### How to complete this task
Retype, exactly as they appear below, the lines between the line holding "body_size: 268" and the line holding "Anti-fraud and anti-abuse", both ends included.
■ ■ ■ ■ ■ ■ ■
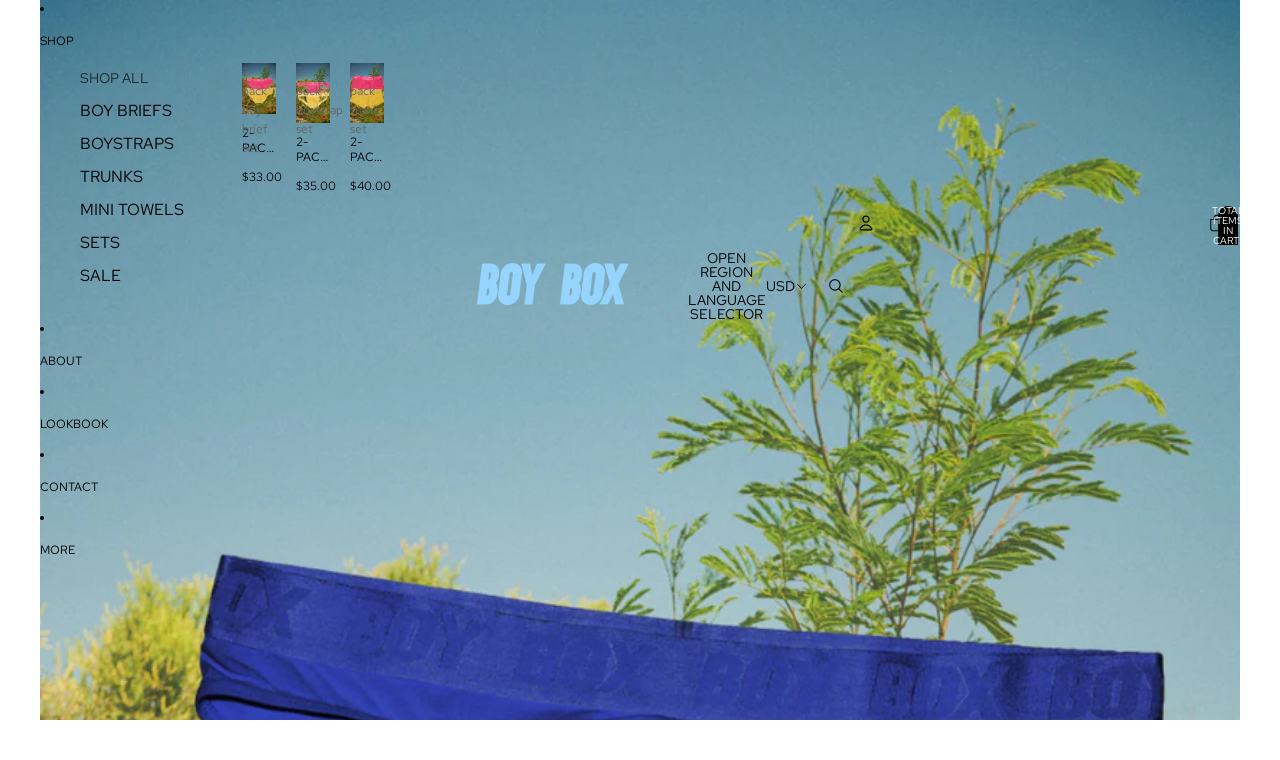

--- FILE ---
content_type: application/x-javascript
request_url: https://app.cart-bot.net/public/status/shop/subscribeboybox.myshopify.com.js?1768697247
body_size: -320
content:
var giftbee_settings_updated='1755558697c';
■ ■ ■ ■ ■ ■ ■
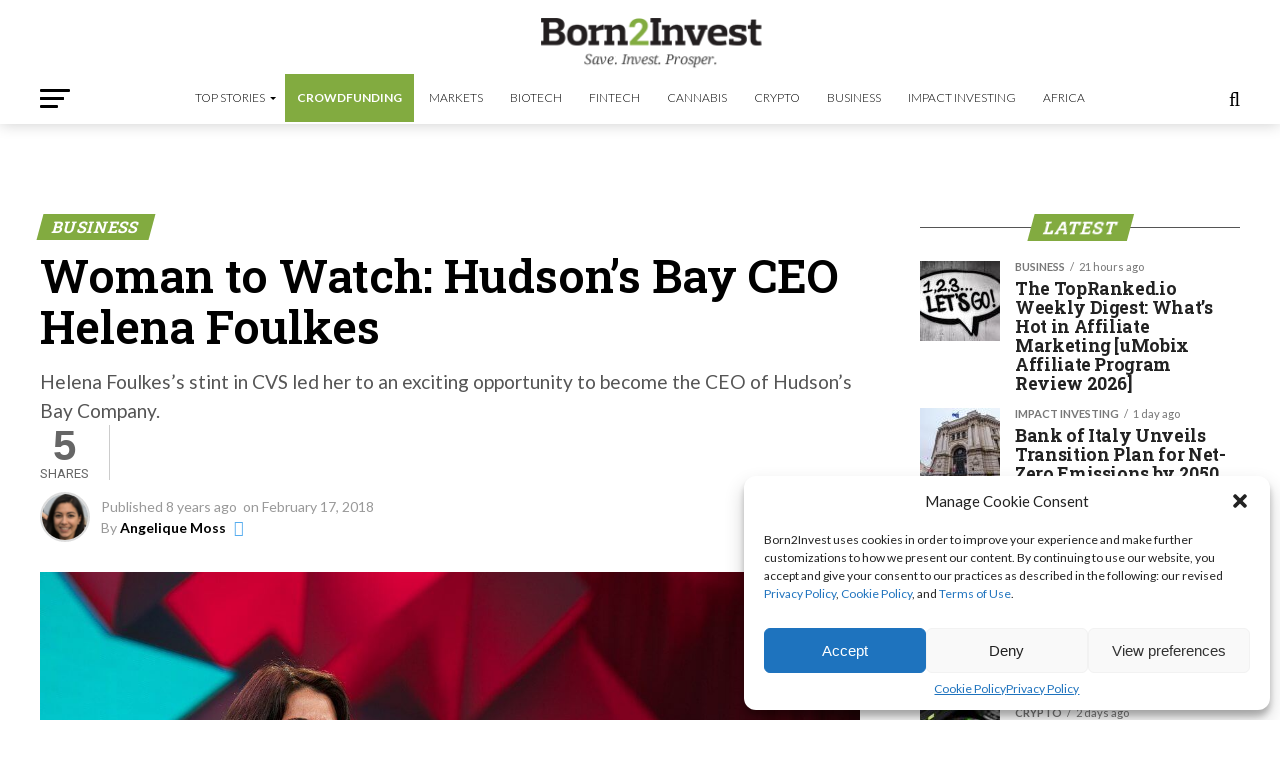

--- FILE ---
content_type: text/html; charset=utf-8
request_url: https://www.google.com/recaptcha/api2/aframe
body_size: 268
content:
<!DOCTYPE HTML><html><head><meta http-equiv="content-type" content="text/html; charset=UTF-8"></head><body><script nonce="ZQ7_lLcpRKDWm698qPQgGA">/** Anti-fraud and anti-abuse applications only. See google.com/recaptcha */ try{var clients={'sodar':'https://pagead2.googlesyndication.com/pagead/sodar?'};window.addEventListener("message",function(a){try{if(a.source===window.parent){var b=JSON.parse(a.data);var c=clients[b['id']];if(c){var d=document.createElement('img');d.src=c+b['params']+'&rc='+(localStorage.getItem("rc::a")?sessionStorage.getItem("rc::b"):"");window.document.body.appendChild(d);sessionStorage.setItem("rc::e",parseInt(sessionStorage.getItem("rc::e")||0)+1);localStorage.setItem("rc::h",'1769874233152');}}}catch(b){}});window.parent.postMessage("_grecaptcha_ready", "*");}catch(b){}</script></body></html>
■ ■ ■ ■ ■ ■ ■
### Response to the task
body_size: 268
content:
<!DOCTYPE HTML><html><head><meta http-equiv="content-type" content="text/html; charset=UTF-8"></head><body><script nonce="ZQ7_lLcpRKDWm698qPQgGA">/** Anti-fraud and anti-abuse applications only. See google.com/recaptcha */ try{var clients={'sodar':'https://pagead2.googlesyndication.com/pagead/sodar?'};window.addEventListener("message",function(a){try{if(a.source===window.parent){var b=JSON.parse(a.data);var c=clients[b['id']];if(c){var d=document.createElement('img');d.src=c+b['params']+'&rc='+(localStorage.getItem("rc::a")?sessionStorage.getItem("rc::b"):"");window.document.body.appendChild(d);sessionStorage.setItem("rc::e",parseInt(sessionStorage.getItem("rc::e")||0)+1);localStorage.setItem("rc::h",'1769874233152');}}}catch(b){}});window.parent.postMessage("_grecaptcha_ready", "*");}catch(b){}</script></body></html>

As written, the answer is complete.